CAMILO JOSÉ CELA (1916). Nació en Galicia. Su formación universitaria se vio truncada por la guerra. Por breves períodos fue periodista y empleado burocrático. Es una figura literaria que siempre ha suscitado polémicas: ha recibido por igual elogios y denuestos. Viajó por América y conoce muy bien España. Algunas de sus obras son: Viaje a la Alcarria. Esas nubes que pasan y El molino de viento, narraciones cortas; La familia de PascuaI Duarte, Nuevas andanzas de Lazarillo de Tormes, La colmena, La catira, novelas. Cela posee una gran habilidad para dar rápidos retratos, y admirables dotes verbales. Es uno de los escritores españoles más traducidos y leídos en el extranjero.

Marcelo Brito
Camilo José Cela

Durante muchos meses no se habló de otra cosa por el pueblo... Marcelo Brito, el mulato portugués, cantor de fados y analfabeto, sentimental y soplador de vidrio, con su terno color de café con leche, su sempiterna y amarga sonrisa y su mirar cansino de bestia familiar y entrañable, había salido de presidio. Tenía por entonces alrededor de cuarenta años, y allá —como él decía— se habían quedado sus diez anteriores, mustios, monótonos, reducidos a una reproducción de la carabela Santa María, metida inverosímilmente dentro de una botella de vidrio verde, que había regalado —sabrá Dios por qué—, con una dedicatoria cadenciosa que tardó once meses en copiar de la muestra que le hiciera vaya usted a saber qué ignorado calígrafo presidiario, a don Alejandro, su abogado, el mismo que no consiguió convencer al juez de su inocencia. Porque Marcelo Brito, para que usted lo sepa, era inocente; no fue él quien le pegó con el hacha en mitad de la cabeza a Marta, su mujer; no fue él, que fue la señora Justina, su suegra, la madre de Marta. Pero como parecía que había sido él, y como —después de todo— al juez le era lo mismo que hubiera sido como que no, le mandaron a presidio, y allá le tuvieron casi diez años, metiendo las largas pinzas —con las jarcias y los obenques y los foques de la Santa María—, por el cuello de la botella. Sobre el camastro tenía una fotografía dc Marta, su difunta mujer, de traje negro y con un ramo de azahar en la mano; y, según me contó José Martínez Calvet —su compañero de celda, a quien hube de conocer, andando el tiempo, en Betanzos, en la romería D'os caneiros—, algunas veces su exaltación al verla llegaba a tal extremo, que había que esconderle la botella, con su carabelita dentro, porque no echase a perder toda su labor estragando lo que —cuando no le daba por pensar— era lo único que le entretenía.
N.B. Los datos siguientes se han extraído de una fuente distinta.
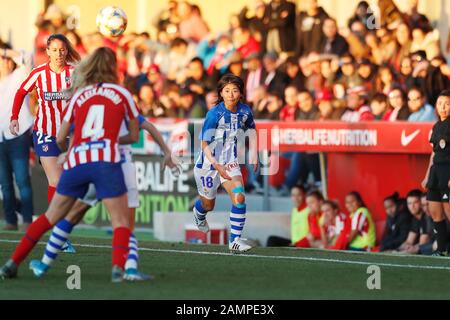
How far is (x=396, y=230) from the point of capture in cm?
1739

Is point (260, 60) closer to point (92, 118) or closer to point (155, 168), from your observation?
point (155, 168)

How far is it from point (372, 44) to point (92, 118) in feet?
34.2

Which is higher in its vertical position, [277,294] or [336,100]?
[336,100]

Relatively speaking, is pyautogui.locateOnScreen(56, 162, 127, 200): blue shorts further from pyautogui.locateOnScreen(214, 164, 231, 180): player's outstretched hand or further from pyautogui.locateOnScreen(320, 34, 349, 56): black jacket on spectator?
pyautogui.locateOnScreen(320, 34, 349, 56): black jacket on spectator

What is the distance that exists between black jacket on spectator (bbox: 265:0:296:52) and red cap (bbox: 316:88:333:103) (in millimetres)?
2400

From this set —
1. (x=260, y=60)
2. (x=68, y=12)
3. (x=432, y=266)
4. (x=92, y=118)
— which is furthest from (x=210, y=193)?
(x=68, y=12)

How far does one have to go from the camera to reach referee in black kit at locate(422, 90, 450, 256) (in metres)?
15.4

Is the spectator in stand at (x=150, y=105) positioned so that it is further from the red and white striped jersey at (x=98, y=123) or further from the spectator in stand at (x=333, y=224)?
the red and white striped jersey at (x=98, y=123)

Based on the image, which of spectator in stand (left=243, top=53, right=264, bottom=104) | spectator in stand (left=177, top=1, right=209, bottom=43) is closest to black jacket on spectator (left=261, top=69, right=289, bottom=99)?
spectator in stand (left=243, top=53, right=264, bottom=104)

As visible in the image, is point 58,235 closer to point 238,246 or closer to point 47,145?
point 47,145

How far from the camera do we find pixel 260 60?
2269 cm

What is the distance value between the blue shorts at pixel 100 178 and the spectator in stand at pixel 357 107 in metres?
8.22

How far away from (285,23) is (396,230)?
6285 mm
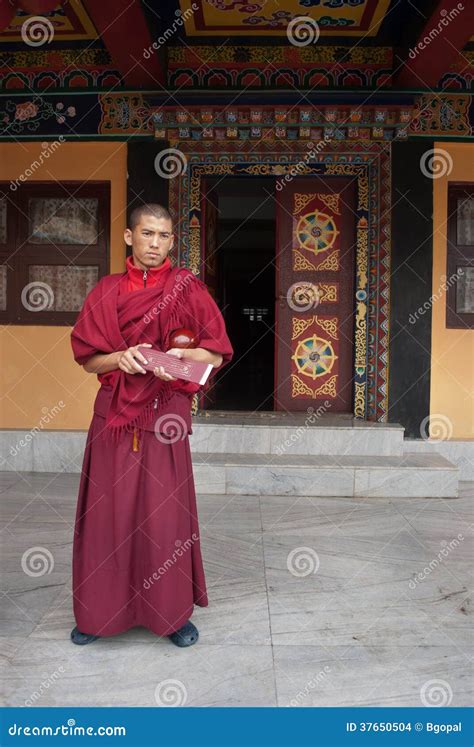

Después volvía el retrato de su mujer de cara a la pared, y así lo tenía tres o cuatro días, hasta que se le pasaba el arrechucho y lo volvía a poner del derecho. Cuando esto hacía, la cubría materialmente de besos, con tal frenesí, que acababa derrumbándose sobre el jergón, boca abajo, postura en la que quedaba a lo mejor hasta tres o cuatro horas seguidas, llorando como un niño.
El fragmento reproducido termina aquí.